Two batteries, again paid off as an annuity over 10 years at an interest rate of 8%, would cost the household $3,300 per year. This household would pay no more than $60-80 per year for the storage of Snowy 2.0.
For five batteries:
For a big, modern house (noting that the floor space of stand-alone dwellings continues to increase, and that the size of domestic air conditioning units is increasing correspondingly), five batteries are assumed at a cost of $55,000, paid off as an annuity over 10 years at an interest rate of 8%, for which the annual cost is $8,250.
67.5kWh would power a 20kW air con unit, on a hot day, for 3.4 hours, again assuming no other appliances were being used. Another alternative would be to assume an 18kW air con unit, which is a popular size, and other things on (lights, dryers, washing machine etc).
Even this household would pay no more than $120 per year for Snowy 2.0, significantly less if the cost of Snowy 2.0 was spread across commercial and industrial users as well (which, in reality, it would be).
As the economy decarbonises, NEM-wide large-scale storage will be important as it will provide reliable power particularly to those people renting homes without batteries, lower socio-economic groups and people in units or dwellings where battery installation is not possible. Snowy 2.0 also comes with an indefinite lifespan; it does not need replacing after 10 years.
The above numbers might seem surprising, but these are the facts. Snowy 2.0 benefits from the fact that its upper and lower water storages, which are enormous, already exist, so the Snowy 2.0 project cost only relates to the new underground power station, tunnels and other infrastructure built for the project.
The other major advantage is that the cost is spread across millions of households and businesses across the eastern seaboard, so the efficiencies of scale for Snowy 2.0 are enormous.
Snowy already has the capability to store huge amounts of energy, through the use of the Tumut 3 pump-storage facility.

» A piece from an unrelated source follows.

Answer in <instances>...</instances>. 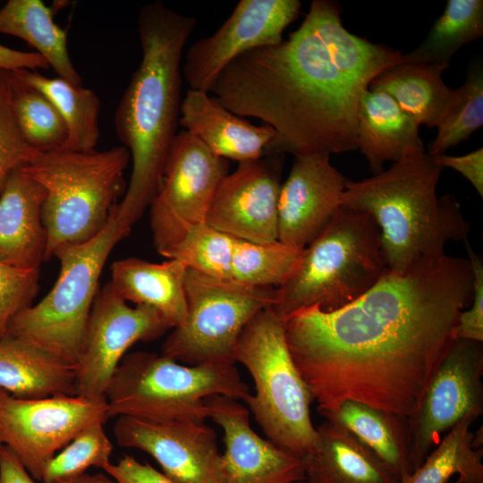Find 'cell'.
Listing matches in <instances>:
<instances>
[{"mask_svg":"<svg viewBox=\"0 0 483 483\" xmlns=\"http://www.w3.org/2000/svg\"><path fill=\"white\" fill-rule=\"evenodd\" d=\"M235 238L206 222L192 227L168 258L182 263L187 269L204 275L232 280V260Z\"/></svg>","mask_w":483,"mask_h":483,"instance_id":"obj_35","label":"cell"},{"mask_svg":"<svg viewBox=\"0 0 483 483\" xmlns=\"http://www.w3.org/2000/svg\"><path fill=\"white\" fill-rule=\"evenodd\" d=\"M345 428L400 479L412 471L408 421L354 401L343 402L323 417Z\"/></svg>","mask_w":483,"mask_h":483,"instance_id":"obj_27","label":"cell"},{"mask_svg":"<svg viewBox=\"0 0 483 483\" xmlns=\"http://www.w3.org/2000/svg\"><path fill=\"white\" fill-rule=\"evenodd\" d=\"M468 258L444 256L404 273L387 270L352 303L299 309L282 319L285 340L318 413L354 401L408 423L473 298Z\"/></svg>","mask_w":483,"mask_h":483,"instance_id":"obj_1","label":"cell"},{"mask_svg":"<svg viewBox=\"0 0 483 483\" xmlns=\"http://www.w3.org/2000/svg\"><path fill=\"white\" fill-rule=\"evenodd\" d=\"M172 329L156 309L131 307L110 283L98 289L92 305L80 354L74 365L75 394L106 398L107 386L131 346L148 342Z\"/></svg>","mask_w":483,"mask_h":483,"instance_id":"obj_13","label":"cell"},{"mask_svg":"<svg viewBox=\"0 0 483 483\" xmlns=\"http://www.w3.org/2000/svg\"><path fill=\"white\" fill-rule=\"evenodd\" d=\"M179 125L216 157L238 163L264 157L275 134L269 125H255L229 111L216 97L191 89L182 99Z\"/></svg>","mask_w":483,"mask_h":483,"instance_id":"obj_20","label":"cell"},{"mask_svg":"<svg viewBox=\"0 0 483 483\" xmlns=\"http://www.w3.org/2000/svg\"><path fill=\"white\" fill-rule=\"evenodd\" d=\"M228 174V160L214 155L188 131L177 133L149 206L153 243L159 254L168 258L192 227L206 222L215 192Z\"/></svg>","mask_w":483,"mask_h":483,"instance_id":"obj_11","label":"cell"},{"mask_svg":"<svg viewBox=\"0 0 483 483\" xmlns=\"http://www.w3.org/2000/svg\"><path fill=\"white\" fill-rule=\"evenodd\" d=\"M456 99L437 125L428 154H445L483 125V66L481 60L468 70L464 83L455 89Z\"/></svg>","mask_w":483,"mask_h":483,"instance_id":"obj_34","label":"cell"},{"mask_svg":"<svg viewBox=\"0 0 483 483\" xmlns=\"http://www.w3.org/2000/svg\"><path fill=\"white\" fill-rule=\"evenodd\" d=\"M298 0H240L210 36L186 51L182 74L191 89L209 93L232 61L256 48L281 42L284 29L297 19Z\"/></svg>","mask_w":483,"mask_h":483,"instance_id":"obj_15","label":"cell"},{"mask_svg":"<svg viewBox=\"0 0 483 483\" xmlns=\"http://www.w3.org/2000/svg\"><path fill=\"white\" fill-rule=\"evenodd\" d=\"M39 270H21L0 263V339L13 318L32 305L39 290Z\"/></svg>","mask_w":483,"mask_h":483,"instance_id":"obj_38","label":"cell"},{"mask_svg":"<svg viewBox=\"0 0 483 483\" xmlns=\"http://www.w3.org/2000/svg\"><path fill=\"white\" fill-rule=\"evenodd\" d=\"M340 5L314 0L281 42L232 61L210 91L229 111L275 131L264 156L339 154L357 149L360 97L402 54L347 30Z\"/></svg>","mask_w":483,"mask_h":483,"instance_id":"obj_2","label":"cell"},{"mask_svg":"<svg viewBox=\"0 0 483 483\" xmlns=\"http://www.w3.org/2000/svg\"><path fill=\"white\" fill-rule=\"evenodd\" d=\"M186 271L176 259L153 263L131 257L112 264L109 283L123 301L156 309L174 328L187 316Z\"/></svg>","mask_w":483,"mask_h":483,"instance_id":"obj_23","label":"cell"},{"mask_svg":"<svg viewBox=\"0 0 483 483\" xmlns=\"http://www.w3.org/2000/svg\"><path fill=\"white\" fill-rule=\"evenodd\" d=\"M130 160L123 146L103 151L61 149L38 153L21 168L45 190V260L60 248L84 243L104 229L126 191L123 174Z\"/></svg>","mask_w":483,"mask_h":483,"instance_id":"obj_6","label":"cell"},{"mask_svg":"<svg viewBox=\"0 0 483 483\" xmlns=\"http://www.w3.org/2000/svg\"><path fill=\"white\" fill-rule=\"evenodd\" d=\"M446 67L399 63L379 73L369 89L390 96L419 126L437 127L456 99L455 89L442 80Z\"/></svg>","mask_w":483,"mask_h":483,"instance_id":"obj_26","label":"cell"},{"mask_svg":"<svg viewBox=\"0 0 483 483\" xmlns=\"http://www.w3.org/2000/svg\"><path fill=\"white\" fill-rule=\"evenodd\" d=\"M434 162L442 167L452 168L465 177L483 197V148H478L463 156L445 154L432 156Z\"/></svg>","mask_w":483,"mask_h":483,"instance_id":"obj_41","label":"cell"},{"mask_svg":"<svg viewBox=\"0 0 483 483\" xmlns=\"http://www.w3.org/2000/svg\"><path fill=\"white\" fill-rule=\"evenodd\" d=\"M54 10L41 0H9L0 8V33L32 46L49 66L75 85H82L69 55L67 33L54 21Z\"/></svg>","mask_w":483,"mask_h":483,"instance_id":"obj_28","label":"cell"},{"mask_svg":"<svg viewBox=\"0 0 483 483\" xmlns=\"http://www.w3.org/2000/svg\"><path fill=\"white\" fill-rule=\"evenodd\" d=\"M103 470L120 483H174L148 463L127 454Z\"/></svg>","mask_w":483,"mask_h":483,"instance_id":"obj_40","label":"cell"},{"mask_svg":"<svg viewBox=\"0 0 483 483\" xmlns=\"http://www.w3.org/2000/svg\"><path fill=\"white\" fill-rule=\"evenodd\" d=\"M196 24V18L162 1L146 4L138 14L142 57L114 113L116 135L132 161L129 184L114 214L129 229L155 198L178 133L182 57Z\"/></svg>","mask_w":483,"mask_h":483,"instance_id":"obj_3","label":"cell"},{"mask_svg":"<svg viewBox=\"0 0 483 483\" xmlns=\"http://www.w3.org/2000/svg\"><path fill=\"white\" fill-rule=\"evenodd\" d=\"M0 389L25 399L75 395L74 366L17 336L0 339Z\"/></svg>","mask_w":483,"mask_h":483,"instance_id":"obj_25","label":"cell"},{"mask_svg":"<svg viewBox=\"0 0 483 483\" xmlns=\"http://www.w3.org/2000/svg\"><path fill=\"white\" fill-rule=\"evenodd\" d=\"M24 139L13 113L4 71H0V196L11 175L37 155Z\"/></svg>","mask_w":483,"mask_h":483,"instance_id":"obj_37","label":"cell"},{"mask_svg":"<svg viewBox=\"0 0 483 483\" xmlns=\"http://www.w3.org/2000/svg\"><path fill=\"white\" fill-rule=\"evenodd\" d=\"M292 483H311V482L309 480H308L307 479H304L298 480V481L292 482Z\"/></svg>","mask_w":483,"mask_h":483,"instance_id":"obj_45","label":"cell"},{"mask_svg":"<svg viewBox=\"0 0 483 483\" xmlns=\"http://www.w3.org/2000/svg\"><path fill=\"white\" fill-rule=\"evenodd\" d=\"M234 360L252 377L255 392L244 402L267 439L304 457L318 438L310 417L314 399L291 356L282 319L271 307L258 312L246 325Z\"/></svg>","mask_w":483,"mask_h":483,"instance_id":"obj_8","label":"cell"},{"mask_svg":"<svg viewBox=\"0 0 483 483\" xmlns=\"http://www.w3.org/2000/svg\"><path fill=\"white\" fill-rule=\"evenodd\" d=\"M302 457L311 483H398L377 457L345 428L325 419Z\"/></svg>","mask_w":483,"mask_h":483,"instance_id":"obj_24","label":"cell"},{"mask_svg":"<svg viewBox=\"0 0 483 483\" xmlns=\"http://www.w3.org/2000/svg\"><path fill=\"white\" fill-rule=\"evenodd\" d=\"M356 148L373 174L384 170L386 161L396 163L424 153L419 125L390 96L369 89L359 104Z\"/></svg>","mask_w":483,"mask_h":483,"instance_id":"obj_22","label":"cell"},{"mask_svg":"<svg viewBox=\"0 0 483 483\" xmlns=\"http://www.w3.org/2000/svg\"><path fill=\"white\" fill-rule=\"evenodd\" d=\"M476 419L473 415L461 419L398 483H448L454 475V483H483L482 428L475 433L470 429Z\"/></svg>","mask_w":483,"mask_h":483,"instance_id":"obj_29","label":"cell"},{"mask_svg":"<svg viewBox=\"0 0 483 483\" xmlns=\"http://www.w3.org/2000/svg\"><path fill=\"white\" fill-rule=\"evenodd\" d=\"M106 398L58 394L15 397L0 389V445L8 447L36 481L50 460L80 432L108 419Z\"/></svg>","mask_w":483,"mask_h":483,"instance_id":"obj_12","label":"cell"},{"mask_svg":"<svg viewBox=\"0 0 483 483\" xmlns=\"http://www.w3.org/2000/svg\"><path fill=\"white\" fill-rule=\"evenodd\" d=\"M185 293L187 316L172 328L161 354L190 366L235 365L242 332L258 312L274 305L276 288L247 286L187 269Z\"/></svg>","mask_w":483,"mask_h":483,"instance_id":"obj_10","label":"cell"},{"mask_svg":"<svg viewBox=\"0 0 483 483\" xmlns=\"http://www.w3.org/2000/svg\"><path fill=\"white\" fill-rule=\"evenodd\" d=\"M12 72L46 96L57 110L68 132L64 149L82 152L95 149L100 136L101 103L93 90L60 77H46L33 70Z\"/></svg>","mask_w":483,"mask_h":483,"instance_id":"obj_30","label":"cell"},{"mask_svg":"<svg viewBox=\"0 0 483 483\" xmlns=\"http://www.w3.org/2000/svg\"><path fill=\"white\" fill-rule=\"evenodd\" d=\"M284 155L238 163L220 182L206 223L235 239L265 243L278 240V199Z\"/></svg>","mask_w":483,"mask_h":483,"instance_id":"obj_17","label":"cell"},{"mask_svg":"<svg viewBox=\"0 0 483 483\" xmlns=\"http://www.w3.org/2000/svg\"><path fill=\"white\" fill-rule=\"evenodd\" d=\"M482 343L454 340L442 360L409 422L410 460L412 470L467 415L483 412Z\"/></svg>","mask_w":483,"mask_h":483,"instance_id":"obj_14","label":"cell"},{"mask_svg":"<svg viewBox=\"0 0 483 483\" xmlns=\"http://www.w3.org/2000/svg\"><path fill=\"white\" fill-rule=\"evenodd\" d=\"M304 249L280 241H234L232 280L252 287L278 288L296 269Z\"/></svg>","mask_w":483,"mask_h":483,"instance_id":"obj_33","label":"cell"},{"mask_svg":"<svg viewBox=\"0 0 483 483\" xmlns=\"http://www.w3.org/2000/svg\"><path fill=\"white\" fill-rule=\"evenodd\" d=\"M483 35L482 0H448L443 13L414 50L402 55L401 63L437 64L446 68L464 45Z\"/></svg>","mask_w":483,"mask_h":483,"instance_id":"obj_31","label":"cell"},{"mask_svg":"<svg viewBox=\"0 0 483 483\" xmlns=\"http://www.w3.org/2000/svg\"><path fill=\"white\" fill-rule=\"evenodd\" d=\"M250 394L235 365L190 366L163 354L137 351L123 357L105 397L109 419L204 423L208 397L245 401Z\"/></svg>","mask_w":483,"mask_h":483,"instance_id":"obj_7","label":"cell"},{"mask_svg":"<svg viewBox=\"0 0 483 483\" xmlns=\"http://www.w3.org/2000/svg\"><path fill=\"white\" fill-rule=\"evenodd\" d=\"M50 68L47 60L37 52L15 50L0 44V70H33Z\"/></svg>","mask_w":483,"mask_h":483,"instance_id":"obj_42","label":"cell"},{"mask_svg":"<svg viewBox=\"0 0 483 483\" xmlns=\"http://www.w3.org/2000/svg\"><path fill=\"white\" fill-rule=\"evenodd\" d=\"M44 199V188L21 169L11 175L0 196V263L39 270L47 250Z\"/></svg>","mask_w":483,"mask_h":483,"instance_id":"obj_21","label":"cell"},{"mask_svg":"<svg viewBox=\"0 0 483 483\" xmlns=\"http://www.w3.org/2000/svg\"><path fill=\"white\" fill-rule=\"evenodd\" d=\"M208 419L224 431V483H292L306 479L302 459L258 435L250 411L239 401L212 395L205 401Z\"/></svg>","mask_w":483,"mask_h":483,"instance_id":"obj_18","label":"cell"},{"mask_svg":"<svg viewBox=\"0 0 483 483\" xmlns=\"http://www.w3.org/2000/svg\"><path fill=\"white\" fill-rule=\"evenodd\" d=\"M1 71V70H0Z\"/></svg>","mask_w":483,"mask_h":483,"instance_id":"obj_47","label":"cell"},{"mask_svg":"<svg viewBox=\"0 0 483 483\" xmlns=\"http://www.w3.org/2000/svg\"><path fill=\"white\" fill-rule=\"evenodd\" d=\"M349 181L328 155L294 157L278 199V241L304 249L326 227Z\"/></svg>","mask_w":483,"mask_h":483,"instance_id":"obj_19","label":"cell"},{"mask_svg":"<svg viewBox=\"0 0 483 483\" xmlns=\"http://www.w3.org/2000/svg\"><path fill=\"white\" fill-rule=\"evenodd\" d=\"M448 483H454V482H453V481H450V482H448Z\"/></svg>","mask_w":483,"mask_h":483,"instance_id":"obj_46","label":"cell"},{"mask_svg":"<svg viewBox=\"0 0 483 483\" xmlns=\"http://www.w3.org/2000/svg\"><path fill=\"white\" fill-rule=\"evenodd\" d=\"M388 270L381 233L367 212L341 206L307 245L271 307L284 319L306 308L330 312L371 289Z\"/></svg>","mask_w":483,"mask_h":483,"instance_id":"obj_5","label":"cell"},{"mask_svg":"<svg viewBox=\"0 0 483 483\" xmlns=\"http://www.w3.org/2000/svg\"><path fill=\"white\" fill-rule=\"evenodd\" d=\"M442 171L424 152L365 180L347 182L341 206L373 217L389 270L404 273L444 256L449 242L468 240L470 225L459 203L450 195H436Z\"/></svg>","mask_w":483,"mask_h":483,"instance_id":"obj_4","label":"cell"},{"mask_svg":"<svg viewBox=\"0 0 483 483\" xmlns=\"http://www.w3.org/2000/svg\"><path fill=\"white\" fill-rule=\"evenodd\" d=\"M10 105L26 141L38 152L64 149L68 132L61 115L40 91L4 71Z\"/></svg>","mask_w":483,"mask_h":483,"instance_id":"obj_32","label":"cell"},{"mask_svg":"<svg viewBox=\"0 0 483 483\" xmlns=\"http://www.w3.org/2000/svg\"><path fill=\"white\" fill-rule=\"evenodd\" d=\"M114 209L96 237L55 252L54 257L60 263L55 285L39 302L13 318L8 334L75 365L83 346L103 267L114 246L131 232L119 222Z\"/></svg>","mask_w":483,"mask_h":483,"instance_id":"obj_9","label":"cell"},{"mask_svg":"<svg viewBox=\"0 0 483 483\" xmlns=\"http://www.w3.org/2000/svg\"><path fill=\"white\" fill-rule=\"evenodd\" d=\"M104 425L88 426L61 449L47 463L41 482L55 483L81 475L89 468L108 465L114 447Z\"/></svg>","mask_w":483,"mask_h":483,"instance_id":"obj_36","label":"cell"},{"mask_svg":"<svg viewBox=\"0 0 483 483\" xmlns=\"http://www.w3.org/2000/svg\"><path fill=\"white\" fill-rule=\"evenodd\" d=\"M55 483H120L108 474L97 473L89 474L83 473L77 477L62 479Z\"/></svg>","mask_w":483,"mask_h":483,"instance_id":"obj_44","label":"cell"},{"mask_svg":"<svg viewBox=\"0 0 483 483\" xmlns=\"http://www.w3.org/2000/svg\"><path fill=\"white\" fill-rule=\"evenodd\" d=\"M466 240L468 259L473 272V298L470 306L463 309L453 329V339L483 342V261Z\"/></svg>","mask_w":483,"mask_h":483,"instance_id":"obj_39","label":"cell"},{"mask_svg":"<svg viewBox=\"0 0 483 483\" xmlns=\"http://www.w3.org/2000/svg\"><path fill=\"white\" fill-rule=\"evenodd\" d=\"M0 483H37L15 454L0 445Z\"/></svg>","mask_w":483,"mask_h":483,"instance_id":"obj_43","label":"cell"},{"mask_svg":"<svg viewBox=\"0 0 483 483\" xmlns=\"http://www.w3.org/2000/svg\"><path fill=\"white\" fill-rule=\"evenodd\" d=\"M114 435L120 446L152 456L174 483H224L217 435L205 422L123 416L114 425Z\"/></svg>","mask_w":483,"mask_h":483,"instance_id":"obj_16","label":"cell"}]
</instances>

This capability has been sufficient for the NEM in the past, but it will not be enough in the future.
If Australia is going to reduce its carbon emissions, and therefore build large-scale wind and solar farms, we need a cheap, efficient way of storing the energy produced by these renewable technologies when that energy is not needed. For wind energy, the peak of electricity production occurs overnight. For solar energy, the peak of production occurs in the middle of the day. Demand, however, peaks in the morning and in the evening.
In the end the issue is about providing consumers with reliable and stable energy and large-scale pumped hydro is the cheapest option.